Despite persistent rumors about Maciel's behavior for decades, the case against him took years to advance in the Vatican's labyrinthine legal bureaucracy. Eight men accused Maciel of sodomizing them when they were students under the priest's supervision in the mid-1940s to the early 1960s. Most of the accusers were Mexican, some as young as 10 years old when their alleged ordeals began.

An investigation was suspended by then-Cardinal Joseph Ratzinger in 1999. But Ratzinger reopened the inquiry after church investigators received testimony in late 2004 and early 2005 from at least 20 new accusers, who asserted that they were abused by Maciel well into the 1980s, according to the National Catholic Reporter.

Advocates for victims of pedophile priests praised the decision but said they had hoped Maciel would be banished from the clergy.

"It would have been easy to let this case quietly go unresolved, as so many similar cases have," David Clohessy, national director of the U.S.-based Survivors Network of those Abused by Priests said. "One positive move, however significant, doesn't constitute or guarantee a trend. While it may be tempting to assume this is a sign of progress yet to come, our painful history has taught us to be cautious and to err on the side of prudence."

Some of the original whistle-blowers were less pleased, saying the punishment was inadequate to the harm done and was woefully overdue.

The Legion of Christ was founded by Maciel 65 years ago. It is one of the fastest-growing in the world, claiming today 600 priests and 2,500 seminarians in 20 countries. Its lay branch, the Regnum Christi Movement, claims tens of thousands of members. Legionaries say they have established or run more than 100 schools.

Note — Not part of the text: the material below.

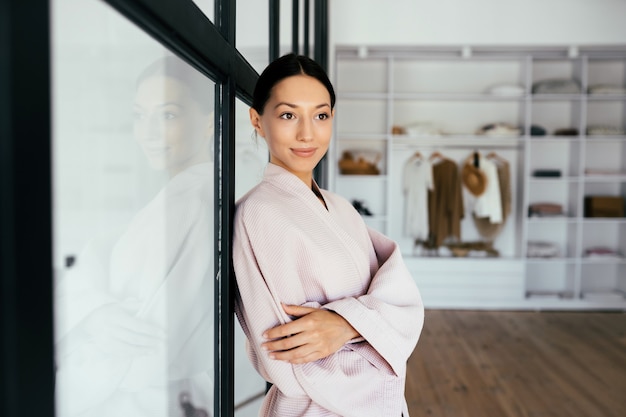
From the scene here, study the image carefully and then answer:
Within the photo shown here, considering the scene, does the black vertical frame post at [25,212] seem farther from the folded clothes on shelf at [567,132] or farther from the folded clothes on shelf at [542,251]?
the folded clothes on shelf at [567,132]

Its traditionalist bent and fierce loyalty to the papacy earned it steadfast admiration from John Paul and other senior church officials. In four of John Paul's trips to Mexico, Maciel was at his side, the pontiff lavishing praise on a priest he called an "efficacious guide to youth."

Maciel had a turbulent childhood in Mexico that made him appealing to the conservative church hierarchy. He was a descendant of the so-called Cristeros, Catholic rebels who fought Mexico's revolutionary and anti-clerical government in the early 1900s. His uncle, Jesus Degollado Guizar, was the last commander-in-chief of the Cristeros army.

"I sometimes saw my mother with a rifle in her hands to defend us in case of an attack on the house," Maciel told the Catholic news agency Zenith three years ago. "I saw many dead Cristeros hanging from the lampposts, strung up by government troops. ... We saw our friends and neighbors hanged or shot in the town square. In my simple logic of a child I would tell myself that they had given their lives for Christ and were now with him in heaven. I too wanted to give my life for him."

Juan Vaca, a former priest who directed the Legionaries' U.S. headquarters, first notified Vatican officials of Maciel's actions in a letter to the pope in 1978, according to Jason Berry and Gerald Renner, authors of a book on Maciel and pedophilia among priests. Vaca's letter was never answered, the authors say.

It is not clear what effect the sanctions will have on the Legionaries movement. Defenders of Maciel argued he was the target of calumny because of his conservative theology. The Legionaries said Maciel accepted the Vatican's decision with "spirit of obedience to the Church."

"Facing the accusations made against him, he declared his innocence and, following the example of Jesus Christ, decided not to defend himself in any way."

Times staff writer Hector Tobar in Mexico City contributed to this report.